What Is the Vanity Press?
Just what the name implies – though vanity publishers don't call themselves that. They use the term "subsidy publishers," which is misleading because there are many non-vanity arrangements by which authors partially or completely subsidize the publication of their work. For example, that is how many scholarly works, with a limited audience of specialists, have been and continue to be published. University presses are often "subsidy publishers." Since their primary function is not to make a profit, many of their books are subsidized – sometimes by the university itself, sometimes by organizations, sometimes by authors. Indeed, the commercial publishers of high repute are open to subsidy contracts – for instance, to publish the findings of a study funded by a foundation, when the foundation may also pay part or all of printing costs.

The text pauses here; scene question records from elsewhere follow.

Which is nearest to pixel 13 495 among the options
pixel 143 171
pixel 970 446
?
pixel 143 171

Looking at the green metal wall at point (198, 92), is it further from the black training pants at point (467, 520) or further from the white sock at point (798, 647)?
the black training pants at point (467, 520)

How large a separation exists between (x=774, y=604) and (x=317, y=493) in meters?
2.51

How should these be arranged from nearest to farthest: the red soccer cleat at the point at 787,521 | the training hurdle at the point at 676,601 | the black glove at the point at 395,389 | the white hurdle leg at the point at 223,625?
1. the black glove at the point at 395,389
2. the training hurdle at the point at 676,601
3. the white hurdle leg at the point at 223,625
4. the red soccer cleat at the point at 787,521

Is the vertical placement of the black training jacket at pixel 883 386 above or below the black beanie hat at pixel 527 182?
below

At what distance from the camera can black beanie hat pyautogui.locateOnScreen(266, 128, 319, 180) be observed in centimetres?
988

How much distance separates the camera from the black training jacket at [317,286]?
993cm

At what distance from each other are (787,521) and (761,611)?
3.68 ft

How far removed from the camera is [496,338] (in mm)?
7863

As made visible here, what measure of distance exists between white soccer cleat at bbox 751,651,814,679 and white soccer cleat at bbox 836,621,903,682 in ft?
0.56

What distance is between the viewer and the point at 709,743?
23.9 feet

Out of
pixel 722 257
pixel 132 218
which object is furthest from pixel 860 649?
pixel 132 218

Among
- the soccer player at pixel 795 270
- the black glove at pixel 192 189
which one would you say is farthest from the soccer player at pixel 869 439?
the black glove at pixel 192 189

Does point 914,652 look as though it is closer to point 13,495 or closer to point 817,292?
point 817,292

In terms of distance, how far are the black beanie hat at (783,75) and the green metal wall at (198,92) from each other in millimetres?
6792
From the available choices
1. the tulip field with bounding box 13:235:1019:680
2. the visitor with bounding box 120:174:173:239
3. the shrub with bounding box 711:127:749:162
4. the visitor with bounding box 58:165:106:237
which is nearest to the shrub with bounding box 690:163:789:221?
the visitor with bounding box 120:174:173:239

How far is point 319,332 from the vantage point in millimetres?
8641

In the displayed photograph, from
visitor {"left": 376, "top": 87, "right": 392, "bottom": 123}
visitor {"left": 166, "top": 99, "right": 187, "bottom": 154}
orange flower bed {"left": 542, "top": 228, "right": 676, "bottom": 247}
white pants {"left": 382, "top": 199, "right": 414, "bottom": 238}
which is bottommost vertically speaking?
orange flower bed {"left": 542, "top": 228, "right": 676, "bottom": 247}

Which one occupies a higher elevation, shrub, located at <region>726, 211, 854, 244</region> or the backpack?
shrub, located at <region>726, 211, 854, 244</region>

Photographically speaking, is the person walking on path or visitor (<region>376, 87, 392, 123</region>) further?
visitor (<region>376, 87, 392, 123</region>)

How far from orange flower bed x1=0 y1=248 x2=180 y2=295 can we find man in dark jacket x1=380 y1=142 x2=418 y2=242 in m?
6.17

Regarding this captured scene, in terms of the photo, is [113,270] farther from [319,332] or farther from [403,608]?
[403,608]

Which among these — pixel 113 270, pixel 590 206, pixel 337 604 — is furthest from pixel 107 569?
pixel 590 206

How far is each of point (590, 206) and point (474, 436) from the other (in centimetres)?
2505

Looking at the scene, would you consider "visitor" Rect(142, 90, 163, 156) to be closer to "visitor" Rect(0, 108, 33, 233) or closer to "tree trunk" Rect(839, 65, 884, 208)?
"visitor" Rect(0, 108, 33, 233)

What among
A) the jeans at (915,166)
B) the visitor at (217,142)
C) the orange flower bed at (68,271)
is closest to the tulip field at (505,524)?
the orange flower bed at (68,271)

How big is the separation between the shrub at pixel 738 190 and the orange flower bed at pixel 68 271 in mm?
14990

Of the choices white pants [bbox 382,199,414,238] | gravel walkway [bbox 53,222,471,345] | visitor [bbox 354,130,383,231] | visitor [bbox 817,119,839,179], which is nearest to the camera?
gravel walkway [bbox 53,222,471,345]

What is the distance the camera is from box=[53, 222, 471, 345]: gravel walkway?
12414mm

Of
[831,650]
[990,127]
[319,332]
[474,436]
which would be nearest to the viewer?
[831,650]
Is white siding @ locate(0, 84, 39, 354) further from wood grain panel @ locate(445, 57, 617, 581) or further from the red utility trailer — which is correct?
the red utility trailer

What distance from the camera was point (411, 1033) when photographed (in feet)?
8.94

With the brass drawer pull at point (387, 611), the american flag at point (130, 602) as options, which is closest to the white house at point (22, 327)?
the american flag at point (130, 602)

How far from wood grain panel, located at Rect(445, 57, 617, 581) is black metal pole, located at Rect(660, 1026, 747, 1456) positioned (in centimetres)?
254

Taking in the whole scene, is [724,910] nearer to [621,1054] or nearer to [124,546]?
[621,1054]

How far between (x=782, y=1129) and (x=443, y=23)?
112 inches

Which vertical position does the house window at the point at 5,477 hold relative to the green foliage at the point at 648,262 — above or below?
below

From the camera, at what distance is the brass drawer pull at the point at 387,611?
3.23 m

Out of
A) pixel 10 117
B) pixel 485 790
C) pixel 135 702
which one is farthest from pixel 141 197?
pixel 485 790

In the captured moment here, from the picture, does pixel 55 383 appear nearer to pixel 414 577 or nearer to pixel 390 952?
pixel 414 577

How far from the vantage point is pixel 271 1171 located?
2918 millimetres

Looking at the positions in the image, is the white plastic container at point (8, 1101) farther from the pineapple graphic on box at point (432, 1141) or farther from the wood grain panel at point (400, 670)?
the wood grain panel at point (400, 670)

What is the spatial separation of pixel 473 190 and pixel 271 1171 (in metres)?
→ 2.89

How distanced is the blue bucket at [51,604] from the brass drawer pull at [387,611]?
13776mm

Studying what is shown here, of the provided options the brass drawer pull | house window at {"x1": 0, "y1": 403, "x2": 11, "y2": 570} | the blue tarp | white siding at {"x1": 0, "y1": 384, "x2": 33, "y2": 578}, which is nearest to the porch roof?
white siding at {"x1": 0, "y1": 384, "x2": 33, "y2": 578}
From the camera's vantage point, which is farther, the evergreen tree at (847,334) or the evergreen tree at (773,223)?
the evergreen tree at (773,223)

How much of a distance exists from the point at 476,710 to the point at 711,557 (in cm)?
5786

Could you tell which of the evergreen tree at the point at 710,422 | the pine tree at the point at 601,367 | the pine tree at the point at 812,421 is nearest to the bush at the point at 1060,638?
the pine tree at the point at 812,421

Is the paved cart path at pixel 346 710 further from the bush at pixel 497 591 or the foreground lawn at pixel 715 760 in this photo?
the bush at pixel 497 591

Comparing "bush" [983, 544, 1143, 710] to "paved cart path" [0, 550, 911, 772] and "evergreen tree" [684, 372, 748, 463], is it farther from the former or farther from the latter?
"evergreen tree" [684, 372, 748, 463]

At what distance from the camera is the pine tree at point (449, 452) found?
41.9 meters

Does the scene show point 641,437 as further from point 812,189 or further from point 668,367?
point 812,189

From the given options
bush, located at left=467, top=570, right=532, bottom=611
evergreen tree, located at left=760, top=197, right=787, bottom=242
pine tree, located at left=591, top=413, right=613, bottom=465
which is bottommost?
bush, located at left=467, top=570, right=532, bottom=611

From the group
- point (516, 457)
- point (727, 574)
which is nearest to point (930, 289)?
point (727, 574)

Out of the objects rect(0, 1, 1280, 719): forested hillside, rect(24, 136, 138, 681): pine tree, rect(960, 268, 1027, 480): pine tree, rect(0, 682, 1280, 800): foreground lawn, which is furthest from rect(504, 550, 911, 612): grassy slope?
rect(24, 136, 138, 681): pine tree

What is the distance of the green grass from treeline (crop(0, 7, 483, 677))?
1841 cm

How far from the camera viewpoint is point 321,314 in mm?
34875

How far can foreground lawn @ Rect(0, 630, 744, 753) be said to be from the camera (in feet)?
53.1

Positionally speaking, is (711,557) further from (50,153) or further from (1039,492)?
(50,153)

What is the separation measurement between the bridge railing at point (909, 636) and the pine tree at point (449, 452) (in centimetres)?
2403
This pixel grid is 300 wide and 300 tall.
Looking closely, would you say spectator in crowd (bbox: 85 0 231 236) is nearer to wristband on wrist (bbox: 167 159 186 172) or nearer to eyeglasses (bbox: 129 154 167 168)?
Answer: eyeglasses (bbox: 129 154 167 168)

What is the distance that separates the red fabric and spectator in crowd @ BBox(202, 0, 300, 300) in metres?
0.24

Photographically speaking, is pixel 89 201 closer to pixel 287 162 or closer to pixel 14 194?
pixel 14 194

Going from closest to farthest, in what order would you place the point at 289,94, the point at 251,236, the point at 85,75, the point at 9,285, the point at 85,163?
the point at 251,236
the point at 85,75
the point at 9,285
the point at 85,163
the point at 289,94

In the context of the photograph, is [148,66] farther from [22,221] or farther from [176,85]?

What people call the vanity press is a high-cost printing business which parasitically imitates the conventional publishers. It takes many forms. For example, you will often see poetry "contests" advertised in magazines which, if you enter, you will find to be disguised vanity publication arrangements. They tell you you won some "prize," and have the honor of being included in some anthology – for a fee, minimally for the purchase price of a copy. The anthology, when you get it, consists entirely of poems by dupes like yourself who paid to have their work included. Whenever you see words to the effect "Poems Wanted" in an ad, beware. No one wants poems. What they want is your money, and they will ply your vanity to find a way to get it.
Most commonly, though, the vanity press consists of book publishers who contract to print your book for you if you way the costs. In the first place, the prices these publishers charge are excessive, simply for printing – which you can check by getting an estimate on the same manuscript from your local printer. In the second place, in many vanity contracts you don't own the books you pay for: you get a few "author's copies," then may buy more at "author's discount." True, they send out review copies by the bale – and they go straight into the wastebasket in almost every newspaper or magazine office at which they arrive. The other "services" they offer can be done much more easily and economically by the poet.
They have thousands of perfectly satisfied customers. Their correspondence oozes flattery, and the publishers do everything they can to make publication "feel" like an auspicious occasion. (Some even send out "news releases," flattering the poet, to local newspapers.) Their literature is filled with noble-sounding justification which makes it seem as though they were the last bastions of freedom of the press. But the simple truth is that if what you want is your book in print – in a handsome edition – so you can have copies to give away or sell, you can achieve this much more economically by going straight to a printer. You stand a much better chance of getting your book reviewed, if that is important to you (though, if it is a book of poetry, the chance is till slight) by mailing out review copies yourself than by having them sent by a vanity publisher. Whether fairly or not, a reviewer will almost certainly ignore a book with the name of a well-known vanity house on the spine, but he just might take notice of a self-published book or one from a small press that is not a vanity house. Bookstores never stock vanity press publications (except, perhaps, in the immediate community where the author may be well known). I know no good answers to the question of how to get a book of poetry published, but I am fairly certain that the vanity press is the worst.